*SUPPLIED RECORDS*:
BEGIN
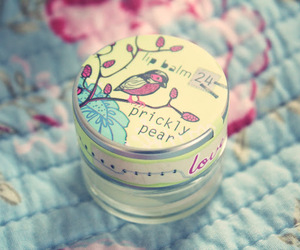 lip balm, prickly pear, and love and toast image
END
BEGIN
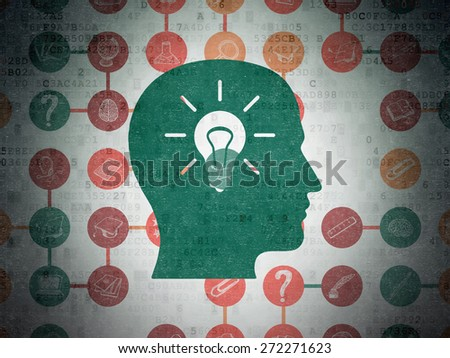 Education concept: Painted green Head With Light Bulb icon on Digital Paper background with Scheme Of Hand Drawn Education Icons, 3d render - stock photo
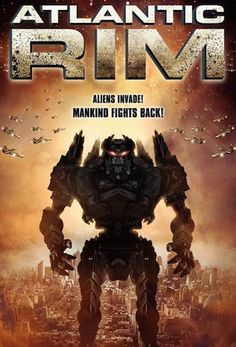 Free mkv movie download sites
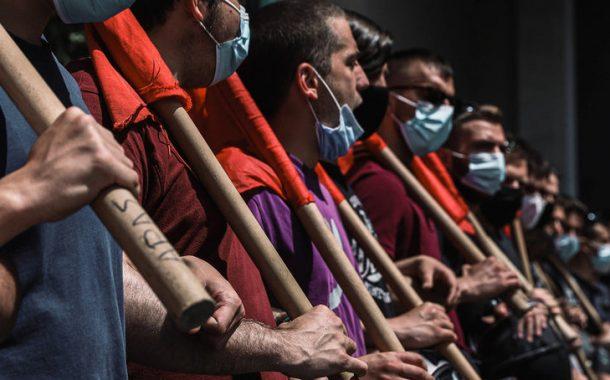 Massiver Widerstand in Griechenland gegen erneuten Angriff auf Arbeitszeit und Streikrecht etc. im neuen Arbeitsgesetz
END
*EXERCISE GOAL*:
Please copy out from the data above, without any picture, exactly the lines running from the one that holds "Education concept: Painted" through the one that holds "Massiver Widerstand in", and nothing beyond them.

*EXERCISE SOLUTION*:
 Education concept: Painted green Head With Light Bulb icon on Digital Paper background with Scheme Of Hand Drawn Education Icons, 3d render - stock photo
 Free mkv movie download sites
 Massiver Widerstand in Griechenland gegen erneuten Angriff auf Arbeitszeit und Streikrecht etc. im neuen Arbeitsgesetz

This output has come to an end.